(INFORMATION SUPPLIED):
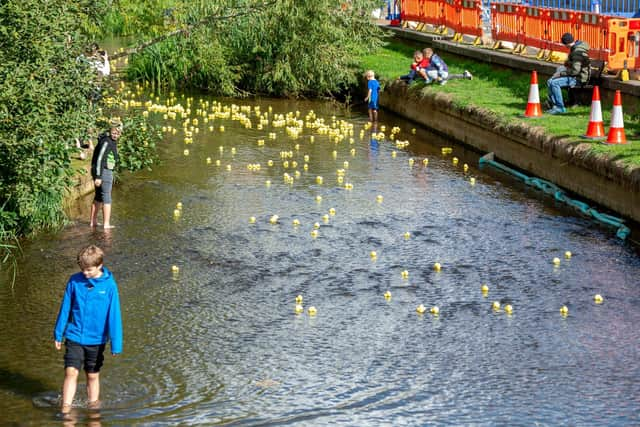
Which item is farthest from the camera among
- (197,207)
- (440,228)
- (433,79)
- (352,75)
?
(352,75)

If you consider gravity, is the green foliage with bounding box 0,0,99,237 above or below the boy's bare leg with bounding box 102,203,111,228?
above

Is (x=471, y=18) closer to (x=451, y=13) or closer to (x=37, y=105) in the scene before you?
(x=451, y=13)

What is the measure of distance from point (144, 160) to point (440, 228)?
5.31 meters

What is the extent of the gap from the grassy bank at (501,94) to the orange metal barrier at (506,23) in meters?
0.87

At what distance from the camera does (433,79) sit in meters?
24.3

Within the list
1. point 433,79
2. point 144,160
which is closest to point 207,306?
point 144,160

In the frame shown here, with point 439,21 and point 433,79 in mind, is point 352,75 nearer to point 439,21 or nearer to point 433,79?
point 433,79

(SET EXERCISE):
Return every entry above verbatim, from start to finish, omitting the pictures.

(RESULT):
Which item is farthest from the camera among
- (197,207)
- (440,228)
- (433,79)
- (352,75)
?
(352,75)

If you consider gravity, is the green foliage with bounding box 0,0,99,237 above or below the boy's bare leg with bounding box 102,203,111,228?
above

Is (x=471, y=18) closer to (x=451, y=13) or closer to (x=37, y=105) in the scene before you?
(x=451, y=13)

What is the measure of distance from point (144, 160) to point (440, 228)?
5.31 meters

What is the extent of the gap from the grassy bank at (501,94) to the orange metal barrier at (506,23) in meters?
0.87

At what distance from the camera does (433,79) sit in meters?
24.3

Within the list
1. point 433,79
2. point 144,160
which is closest to point 207,306?
point 144,160

In the frame shown here, with point 439,21 and point 433,79 in mind, is point 352,75 nearer to point 439,21 or nearer to point 433,79?
point 433,79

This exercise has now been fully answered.